Pirate Workshop by Garbage Kids
26.07.–27.07.

Registration with the Fienta ticket
Group size: 6 people
For adults
Fee: 40 euros
Duration: 26.–27.07. from 10 AM to 5 PM
Meeting spot: next to Kadaka bridge, 10 AM. The exact location will be shared with participants.
Location: Harku forest
The Estonian-Georgian collective Garbage Kids workshop takes participants into the wild to introduce their practice philosophy while working with found materials in the urban forest. The two-day-long workshop consists of sourcing materials, a walking lecture and crafting with the gathered materials, introducing the basics of carpentry techniques that are at the core of the Garbage Kids practice.

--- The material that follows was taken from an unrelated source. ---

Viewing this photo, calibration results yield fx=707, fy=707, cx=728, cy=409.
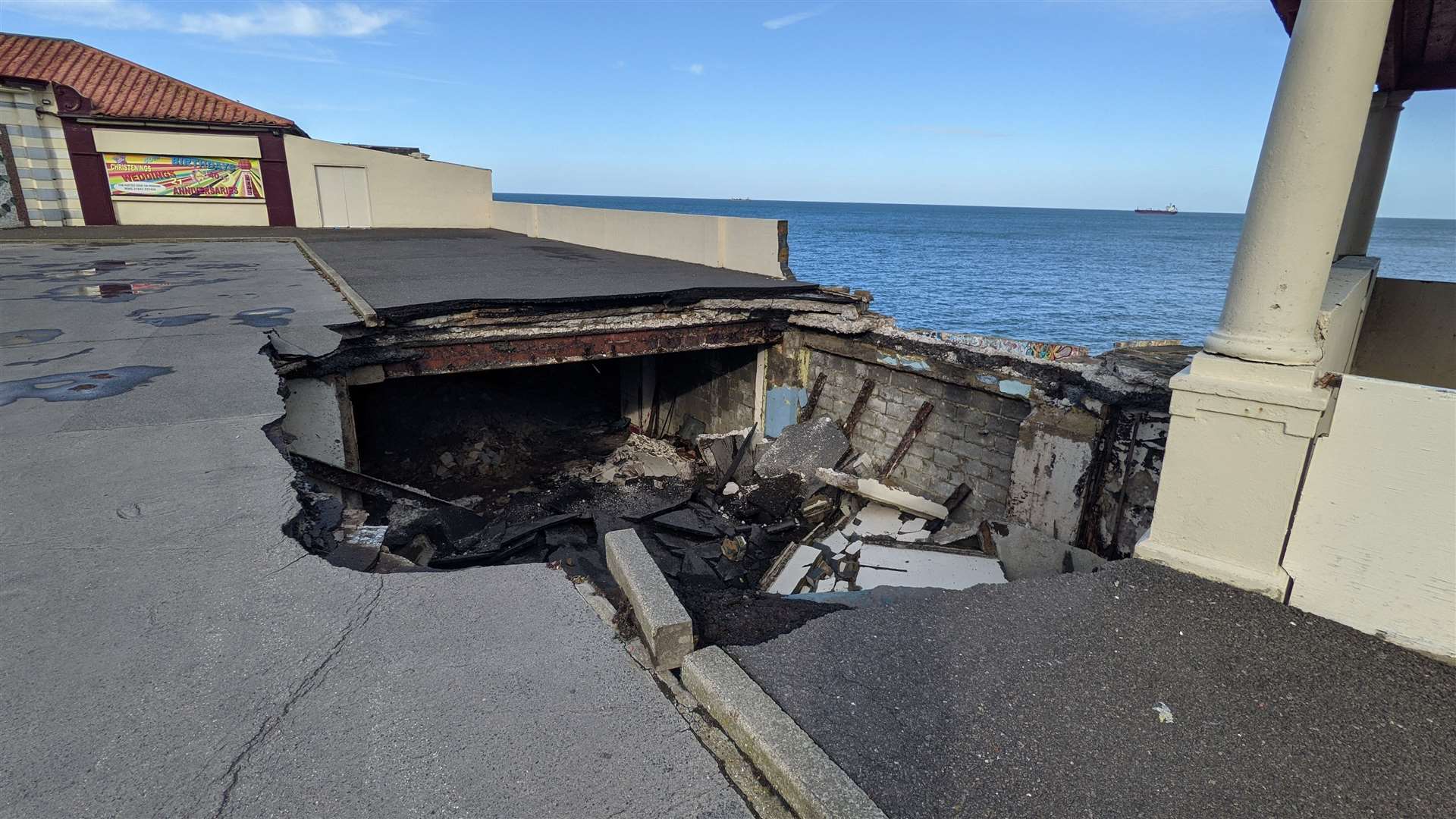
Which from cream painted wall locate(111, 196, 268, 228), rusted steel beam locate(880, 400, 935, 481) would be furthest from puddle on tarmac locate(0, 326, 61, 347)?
cream painted wall locate(111, 196, 268, 228)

The materials that Garbage Kids use in their work are sourced and hand-picked during walks in Georgia and Estonia. The workshop walk in the Harku forest offers a glimpse into their practice and provides insight into the philosophy surrounding their work – the driving force of frustration with the society that aims towards endless growth in conditions of limited resources, overconsumption and lack of knowledge about the materials surrounding us. Instead, Garbage Kids pick up the knife, the chisel, and the axe every day to stubbornly rebel against the brainless consumerist industries’ bestiality, gathering forgotten materials and working with slow tools, to create one-off pieces that embody the vernacular knowledge from both Estonian and Georgian cultures.
The workshop will examine and explore various natural materials in the urban forest and their potential to be transformed into a chair, a tool, or an object. The participants are taught how to source, work with, and understand raw materials, how to let the material guide the design process, and how to work with simple and accessible carpentry tools to create basic wood joinery often used in Garbage Kids’ works.

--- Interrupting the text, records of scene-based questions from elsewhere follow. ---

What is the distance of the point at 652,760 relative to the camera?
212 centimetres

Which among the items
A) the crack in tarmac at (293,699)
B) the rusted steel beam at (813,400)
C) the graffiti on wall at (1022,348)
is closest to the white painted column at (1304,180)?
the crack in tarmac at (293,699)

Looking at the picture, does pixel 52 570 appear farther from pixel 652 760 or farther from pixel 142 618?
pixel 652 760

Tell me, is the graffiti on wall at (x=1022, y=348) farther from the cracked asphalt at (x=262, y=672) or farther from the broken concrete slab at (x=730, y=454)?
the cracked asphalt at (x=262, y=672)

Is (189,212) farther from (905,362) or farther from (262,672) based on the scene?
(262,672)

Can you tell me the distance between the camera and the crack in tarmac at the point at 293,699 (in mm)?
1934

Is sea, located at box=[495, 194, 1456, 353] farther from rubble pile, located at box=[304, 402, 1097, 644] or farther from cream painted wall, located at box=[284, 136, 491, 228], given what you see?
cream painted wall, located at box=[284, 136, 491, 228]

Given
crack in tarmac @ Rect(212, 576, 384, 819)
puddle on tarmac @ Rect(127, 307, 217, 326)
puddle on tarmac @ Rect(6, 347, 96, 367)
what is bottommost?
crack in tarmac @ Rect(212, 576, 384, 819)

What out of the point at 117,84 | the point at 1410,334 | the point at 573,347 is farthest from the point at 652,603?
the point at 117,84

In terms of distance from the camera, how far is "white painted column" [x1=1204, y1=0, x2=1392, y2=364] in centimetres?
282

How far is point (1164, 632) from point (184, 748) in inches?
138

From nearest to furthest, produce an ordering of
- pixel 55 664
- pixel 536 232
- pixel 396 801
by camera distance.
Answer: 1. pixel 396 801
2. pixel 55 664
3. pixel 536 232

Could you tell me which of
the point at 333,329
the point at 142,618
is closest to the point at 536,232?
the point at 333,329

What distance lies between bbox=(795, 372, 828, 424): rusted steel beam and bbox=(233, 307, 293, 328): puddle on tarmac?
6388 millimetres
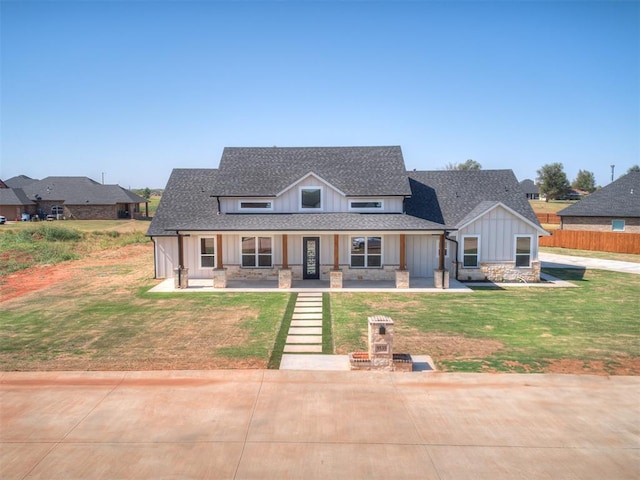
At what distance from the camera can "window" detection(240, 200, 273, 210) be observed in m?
24.2

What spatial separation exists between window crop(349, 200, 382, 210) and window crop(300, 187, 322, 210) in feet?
5.51

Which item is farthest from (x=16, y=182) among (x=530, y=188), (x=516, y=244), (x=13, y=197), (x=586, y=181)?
(x=586, y=181)

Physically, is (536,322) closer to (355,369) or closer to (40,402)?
(355,369)

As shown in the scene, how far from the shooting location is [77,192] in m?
62.1

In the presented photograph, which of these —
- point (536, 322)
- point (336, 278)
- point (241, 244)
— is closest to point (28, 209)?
point (241, 244)

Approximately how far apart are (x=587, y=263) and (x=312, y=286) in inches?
766

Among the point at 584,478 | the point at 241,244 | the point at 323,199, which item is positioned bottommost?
the point at 584,478

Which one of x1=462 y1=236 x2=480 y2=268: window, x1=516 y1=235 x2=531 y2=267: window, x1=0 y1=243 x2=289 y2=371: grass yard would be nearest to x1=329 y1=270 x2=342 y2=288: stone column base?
x1=0 y1=243 x2=289 y2=371: grass yard

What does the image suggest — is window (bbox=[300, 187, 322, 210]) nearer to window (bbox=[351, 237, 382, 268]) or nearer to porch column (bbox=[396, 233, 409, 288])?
window (bbox=[351, 237, 382, 268])

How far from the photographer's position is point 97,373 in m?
11.4

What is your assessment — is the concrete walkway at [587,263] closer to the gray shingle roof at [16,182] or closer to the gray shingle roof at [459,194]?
the gray shingle roof at [459,194]

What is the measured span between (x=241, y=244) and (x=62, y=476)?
669 inches

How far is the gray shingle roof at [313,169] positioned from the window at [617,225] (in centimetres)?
2467

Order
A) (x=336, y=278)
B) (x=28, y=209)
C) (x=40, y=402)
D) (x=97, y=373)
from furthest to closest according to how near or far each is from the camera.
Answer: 1. (x=28, y=209)
2. (x=336, y=278)
3. (x=97, y=373)
4. (x=40, y=402)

Each participant is invited to bring lunch and water for the picnic during the workshop.
The workshop is held in English.
Important to know. During the workshop, tools such as axes, knives and other sharp equipment will be used. The museum will provide the equipment. Participants are responsible for their safety.
The workshop is part of the exhibition’s “Garbage Kids. Shadow Objects” public programme.
Garbage Kids is an Estonian-Georgian collective consisting of Luka Abashidze (1993), Ulla Alla (1994) and Nika Gabiskiria (1992). Their background is architecture. Ulla Alla graduated from the Estonian Academy of Arts, and Luka Abashidze and Nika Gabiskiria from the Tbilisi State Academy of Arts. Garbage Kids was formed in 2020 alongside their work in architecture when they sought an alternative that was independent of others and a practice that allowed a free creative process.
Garbage Kids design and create unique or limited-edition collectable furniture pieces and objects. They have previously presented their work at the Obscura platform in Tbilisi (2022) and the Why Not Gallery (2024), Milan Design Week (2023, 2024), the Roma Diffusa festival (2023), and the NADA House exhibition in New York (2024). They also designed the exhibition space and furniture for an exhibition called “Dear Friend” at EKA Gallery (2022).